*** Text segment

[ZCM] [ZC] 813/38 Resolve "host header as a vector for cross site scripting"

Mon Jan 19 18:46:10 EST 2004

Issue #813 Update (Resolve) "host header as a vector for cross site scripting"
 ** Security Related ** (Public)
 Status Resolved, Zope/bug critical
To followup, visit:
  http://collector.zope.org/Zope/813

==============================================================
= Resolve - Entry #38 by efge on Jan 19, 2004 6:46 pm

 Status: Accepted => Resolved

Resolved per poster's request.
________________________________________
= Comment - Entry #37 by leper on Jan 19, 2004 6:15 pm

ok, this bug can be resolved now and we can continue the
core issue at http://collector.zope.org/Zope/1191
________________________________________
= Accept - Entry #36 by Brian on Jan 19, 2004 5:31 pm

 Status: Resolved => Accepted

 Supporters added: Brian

Sorry - didn't mean to totally close it 
out (though maybe we should close it and 
make another issue with less to read 
through - this one is getting a little 
unwieldy...)

-BRL
________________________________________
= Comment - Entry #35 by leper on Jan 19, 2004 4:46 pm

yikes - this bug isn't resolvable yet. pls repen

To reitterate the core nature of this bug is that the Host header from the client request is trusted when it shouldn't be.  The XSS issues were merely one way to exploit this bug.

******
*** Listed records

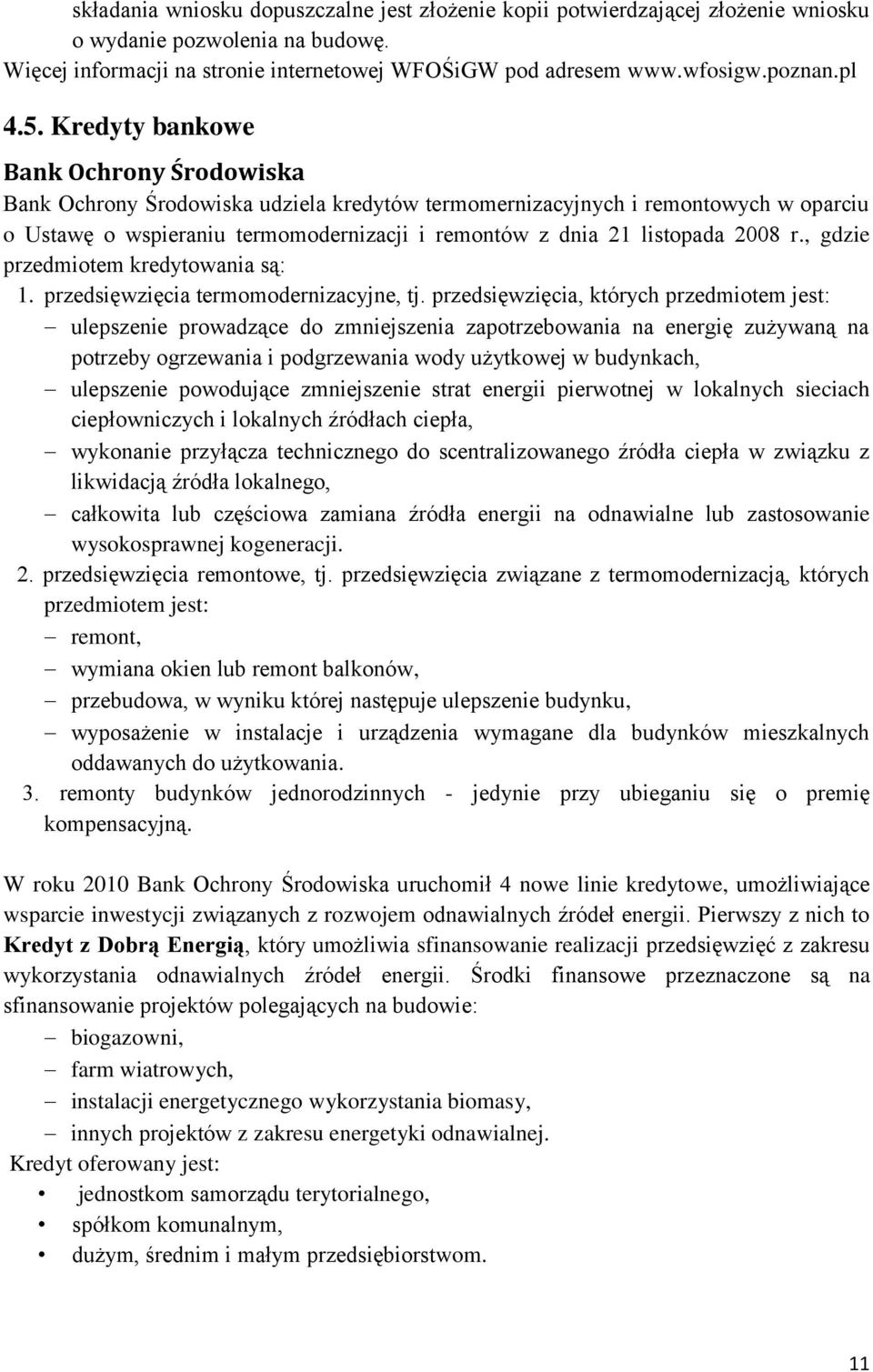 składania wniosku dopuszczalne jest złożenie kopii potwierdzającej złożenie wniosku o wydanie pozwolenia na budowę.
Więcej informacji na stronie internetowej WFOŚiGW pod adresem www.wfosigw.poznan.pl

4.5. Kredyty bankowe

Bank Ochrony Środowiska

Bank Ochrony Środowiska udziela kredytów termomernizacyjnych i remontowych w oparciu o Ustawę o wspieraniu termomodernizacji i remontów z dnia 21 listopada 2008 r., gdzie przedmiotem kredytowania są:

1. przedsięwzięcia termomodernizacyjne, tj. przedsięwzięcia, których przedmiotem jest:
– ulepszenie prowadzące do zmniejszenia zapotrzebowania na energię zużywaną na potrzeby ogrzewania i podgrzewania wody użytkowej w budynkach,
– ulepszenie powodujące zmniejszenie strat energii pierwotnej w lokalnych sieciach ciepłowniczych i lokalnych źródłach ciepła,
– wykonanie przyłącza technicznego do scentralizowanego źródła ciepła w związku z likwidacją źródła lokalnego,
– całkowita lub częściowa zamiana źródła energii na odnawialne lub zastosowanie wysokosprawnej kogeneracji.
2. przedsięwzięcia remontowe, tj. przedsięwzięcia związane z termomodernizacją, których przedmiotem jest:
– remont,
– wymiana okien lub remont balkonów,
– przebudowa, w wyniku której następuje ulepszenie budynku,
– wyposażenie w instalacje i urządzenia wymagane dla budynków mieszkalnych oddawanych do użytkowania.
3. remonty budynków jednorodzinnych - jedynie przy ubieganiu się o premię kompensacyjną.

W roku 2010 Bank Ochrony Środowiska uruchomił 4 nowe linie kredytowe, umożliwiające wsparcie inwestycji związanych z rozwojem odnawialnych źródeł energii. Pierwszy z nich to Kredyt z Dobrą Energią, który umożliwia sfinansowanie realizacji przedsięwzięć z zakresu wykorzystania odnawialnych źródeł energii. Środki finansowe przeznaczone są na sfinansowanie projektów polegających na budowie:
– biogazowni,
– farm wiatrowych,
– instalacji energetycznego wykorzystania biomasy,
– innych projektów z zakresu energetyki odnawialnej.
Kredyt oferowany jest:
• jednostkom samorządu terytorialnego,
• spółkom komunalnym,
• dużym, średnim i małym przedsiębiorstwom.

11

******
*** Listed records

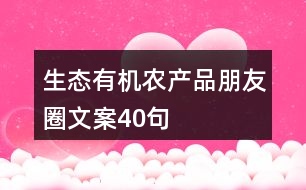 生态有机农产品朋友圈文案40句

******

_The problem_
List every entry shown in the Zope issue thread, giving each one's number, type, and author.

_Answer area_
- Entry #38: Resolve, by efge
- Entry #37: Comment, by leper
- Entry #36: Accept, by Brian
- Entry #35: Comment, by leper